PuncturedCode( C )
PuncturedCode
punctures C in the last column, and returns the
result. Puncturing is done simply by cutting off the last column from
each codeword. This means the word length decreases by one. The minimum
distance in general also decrease by one.
PuncturedCode( C, L )
PuncturedCode
punctures C in the columns specified by L, a list of
integers. All columns specified by L are omitted from each codeword.
If l is the length of L (so the number of removed columns), the word
length decreases by l.
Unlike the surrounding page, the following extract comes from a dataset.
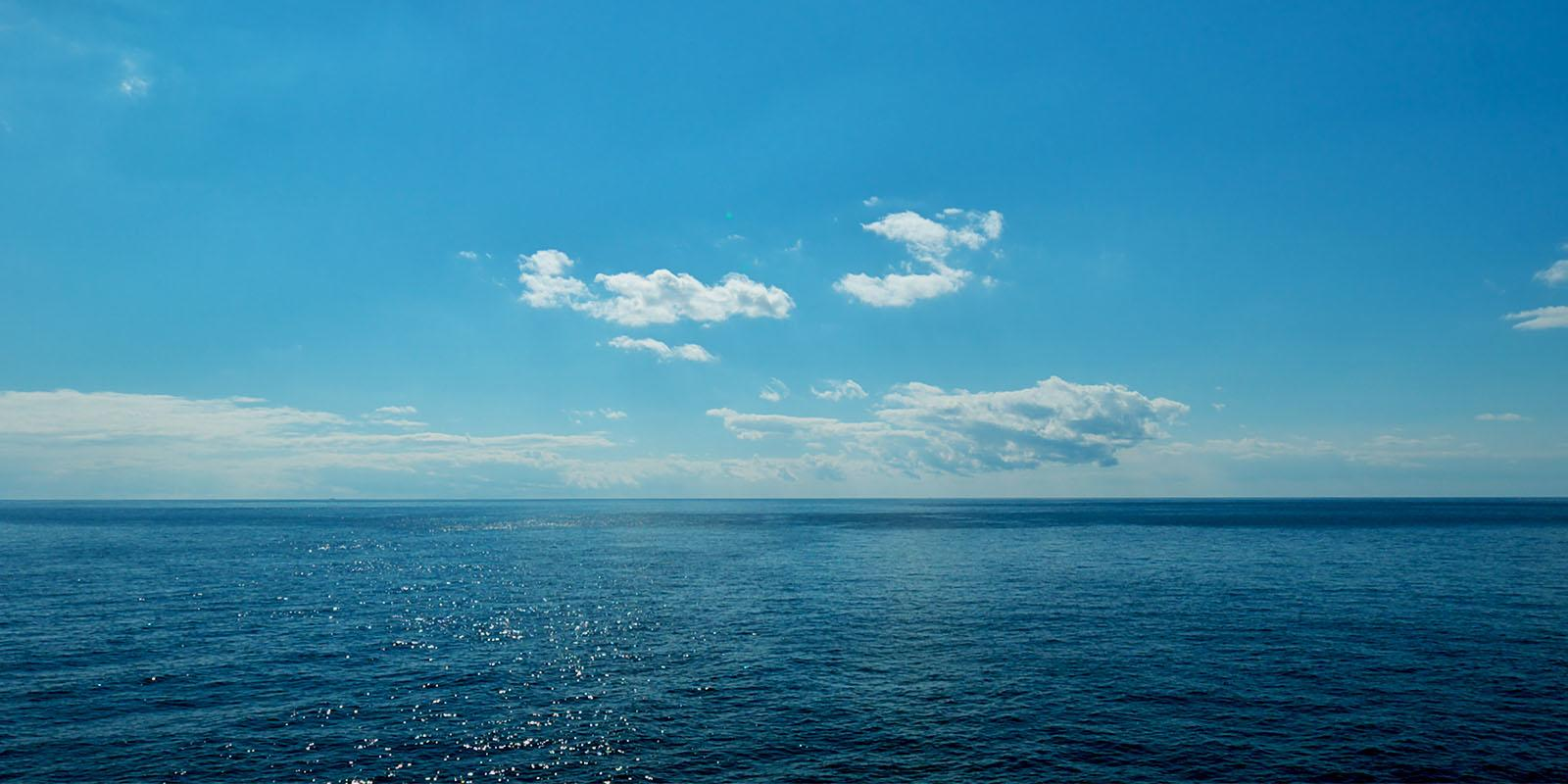 The sea seen from the sea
The minimum distance can also decrease by l or
less.
Puncturing a cyclic code in general results in a non-cyclic code. If the code is punctured in all the columns where a word of minimal weight is unequal to zero, the dimension of the resulting code decreases.
gap> C1 := BCHCode( 15, 5, GF(2) ); a cyclic [15,7,5]3..5 BCH code, delta=5, b=1 over GF(2) gap> C2 := PuncturedCode( C1 ); a linear [14,7,4]3..5 punctured code gap> ExtendedCode( C2 ) = C1; false gap> PuncturedCode( C1, [1,2,3,4,5,6,7] ); a linear [8,7,1..2]1 punctured code gap> PuncturedCode( WholeSpaceCode( 4, GF(5) ) ); a linear [3,3,1]0 punctured code # The dimension decreased from 4 to 3
ExtendedCode
extends the code again (see ExtendedCode) although in
general this does not result in the old code.